Талла шагнула в темноту. Ей и без того было страшно до одури, а
теперь казалось, будто руки, ноги и всё тело растворились в
черноте; одно только сердце само по себе неистово билось во мраке.
Она никогда в жизни не крала ничего, и уж подавно – никого. Тем
более – бога.
Где-то в центре павильона высилась клетка Слепыря. До этого
момента Талла была уверена, что достаточно часто бывала здесь днём,
когда вдоль стен горели тусклые красноватые светильники, чтобы
теперь ощупью добраться до решётки. Но память будто бы тоже
потонула в темноте. Пол перепутался с потолком, “впереди" и
“позади” перестали существовать. Талла отступила и спиной ощутила
надёжное прикосновение обитой грубой тканью стены.
Нужно просто идти вперёд.
– Кто здесь?! – от хриплого, будто из разодранного горла, голоса
у Таллы подогнулись колени.
– Я… У меня твой глаз.
Когда-то давно, отец принёс ей с охоты лисёнка. Маленького,
напуганного и злого. Конечно, дочке Великого не полагались дикие
питомцы – ещё попортят дорогой шёлк платья или укусят за палец, но
отец тогда был весел и щедр. Он позволил забавляться со зверьком
целый вечер. Талла так хотела накормить малыша, позаботиться о нём,
пока не отняли. Ставила блюдечко с молоком, приманивала нежной
запечёной крольчатиной с собственной тарелки. Но лисёнок забился
под лавку и лишь затравленно тявкал оттуда. Он так и не решился
поесть до того, как отец схватил его за шкирку и куда-то унёс.

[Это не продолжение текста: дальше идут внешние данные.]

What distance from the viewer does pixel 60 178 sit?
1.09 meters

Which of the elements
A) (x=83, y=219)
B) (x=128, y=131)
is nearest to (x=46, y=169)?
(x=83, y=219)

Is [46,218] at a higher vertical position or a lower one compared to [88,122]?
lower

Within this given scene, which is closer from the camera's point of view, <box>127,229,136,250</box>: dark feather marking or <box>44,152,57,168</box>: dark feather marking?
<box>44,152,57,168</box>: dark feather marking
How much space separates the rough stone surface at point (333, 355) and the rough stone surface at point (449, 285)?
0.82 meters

Только спустя много лет Талла поняла, куда.
Надо же она почти забыла тот случай, а сейчас, слушая
настороженное сопение Слепыря, вспомнила. Ей-то казалось, что
заточенный в клетку бог рассыплется в благодарности, схватит глаз и
согласится делать всё, что она скажет. Так хотелось думать, и когда
мама предложила план кражи, и когда Талла пробралась в кабинет
отца, и когда бежала по улицам, пряча под курткой тёплый гладкий
шарик…
Слепырь молчал. Она слышала только, как шаркают по усыпанному
опилками полу его босые ноги. Конечно, он не верил. Вряд ли боялся,
как тот оторванный от мамки лисёнок, но не верил. Да и с чего бы,
когда всё, что получал от людей – плевки, насмешки и тычки палками
сквозь прутья? Надсмотрщики следили только, чтоб никто не
изловчился вырвать волос, не содрал кусочек кожи, а издеваться не
мешали. Богов не любил и не жалел никто. Зачем кому-то им помогать?
Правильно, Талла сама бы себе не поверила.

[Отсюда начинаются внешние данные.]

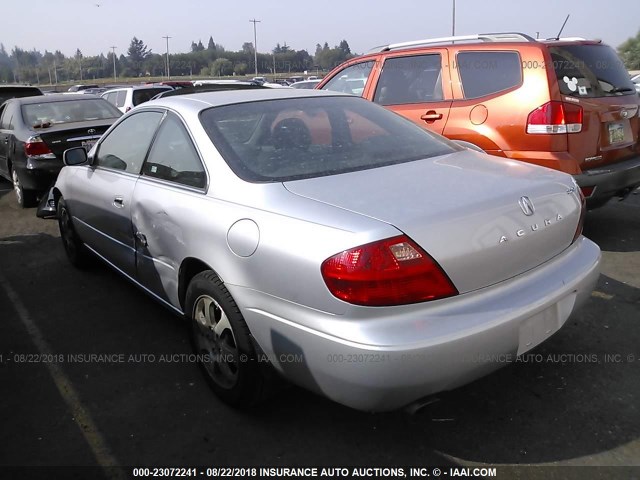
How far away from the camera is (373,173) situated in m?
2.64

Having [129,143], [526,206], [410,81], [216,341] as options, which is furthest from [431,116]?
[216,341]

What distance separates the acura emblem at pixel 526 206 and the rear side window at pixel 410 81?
3088 mm

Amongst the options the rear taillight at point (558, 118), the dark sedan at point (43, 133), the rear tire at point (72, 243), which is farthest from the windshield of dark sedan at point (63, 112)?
the rear taillight at point (558, 118)

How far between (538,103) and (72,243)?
403cm

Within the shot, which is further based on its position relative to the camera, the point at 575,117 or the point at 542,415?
the point at 575,117

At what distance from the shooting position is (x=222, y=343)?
2686 mm

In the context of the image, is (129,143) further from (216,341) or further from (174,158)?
(216,341)

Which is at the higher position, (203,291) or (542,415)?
(203,291)

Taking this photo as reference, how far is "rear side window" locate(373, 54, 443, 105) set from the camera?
17.6 feet

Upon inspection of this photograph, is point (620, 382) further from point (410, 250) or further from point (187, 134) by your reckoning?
point (187, 134)

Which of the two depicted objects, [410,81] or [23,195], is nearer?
[410,81]

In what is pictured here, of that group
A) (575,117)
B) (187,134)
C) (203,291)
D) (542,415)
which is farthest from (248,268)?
(575,117)

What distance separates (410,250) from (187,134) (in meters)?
1.52

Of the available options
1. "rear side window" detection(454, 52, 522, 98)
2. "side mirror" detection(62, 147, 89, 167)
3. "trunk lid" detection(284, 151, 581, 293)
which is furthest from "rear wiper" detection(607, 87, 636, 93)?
"side mirror" detection(62, 147, 89, 167)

– Это правда, у меня твой глаз. Пожалуйста, просто подойди, я
отдам его. Честно.
Слепырь снова шаркнул ногой будто в сомнениях, тихо всхрапнул
носом. Звуки изнутри клетки всё больше напоминали звериные. Что
если за века заключения бог совсем потерял рассудок? Кого она
освободит? Но ведь он отвечал… Правда же?
– Меня могут убить за то, что я делаю. А ты? Что теряешь ты,
если подойдёшь? Тебя-то убить нельзя, а уж ещё одну издёвку ты
точно переживёшь.
Он рыкнул откуда-то из темноты, и Талла поняла, что последние
слова были явно лишними. Но “прости” сказать не успела. Послышались
неуверенные, но упрямые шаги в её сторону. В темноте, где она
оказалась такой же незрячей, как бог, Талла вдруг ощутила себя
страшно уязвимой. Будто сейчас тощие иссохшиеся руки вцепятся в неё
и начнут рвать на кусочки. Лопатки свело до боли. Но потом она
вспомнила, что между ней и богом – решётка.

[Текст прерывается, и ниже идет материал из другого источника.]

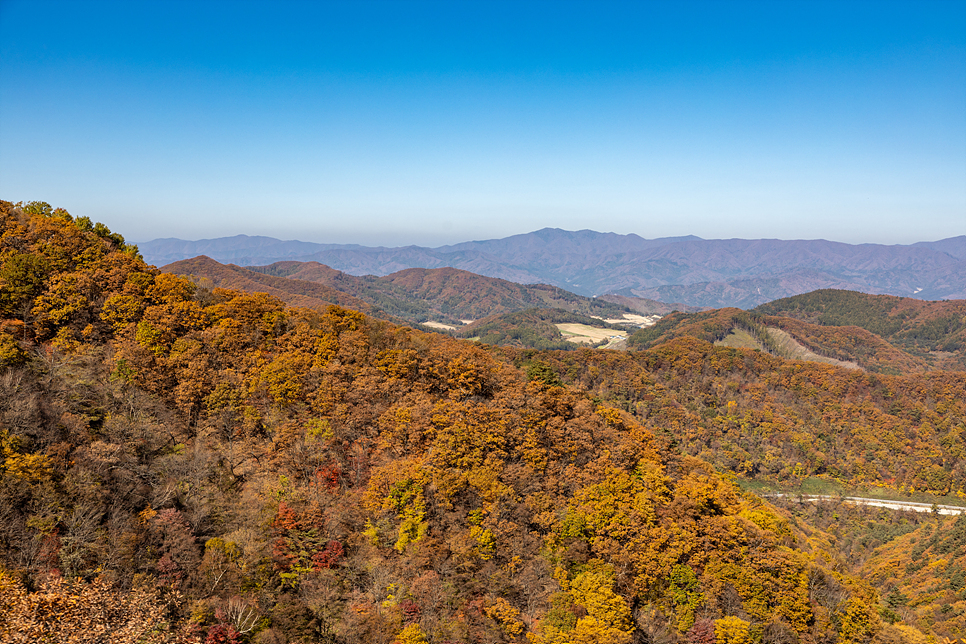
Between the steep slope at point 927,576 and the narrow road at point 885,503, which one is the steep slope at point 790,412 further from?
the steep slope at point 927,576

– Я чувствую его... – захрипел голос совсем близко. –
Покажи!
Талла, не думая о том, как слепой собирается смотреть глаз,
вытащила гладкий твёрдый шарик из-под куртки. Крепко сжав его
пальцами, чтоб не выронить из трясущейся руки, она поднесла глаз к
решётке.
Сиплое дыхание Слепыря стало частым – взволнованным? Талла
замерла. Он был совсем близко, и только сейчас она осознала, что,
вздумай бог схватить её, решётка не помешала бы. Наоборот, о
железные прутья так легко размозжить голову. Но отступать уже
поздно, теперь им обоим нужно довериться друг другу.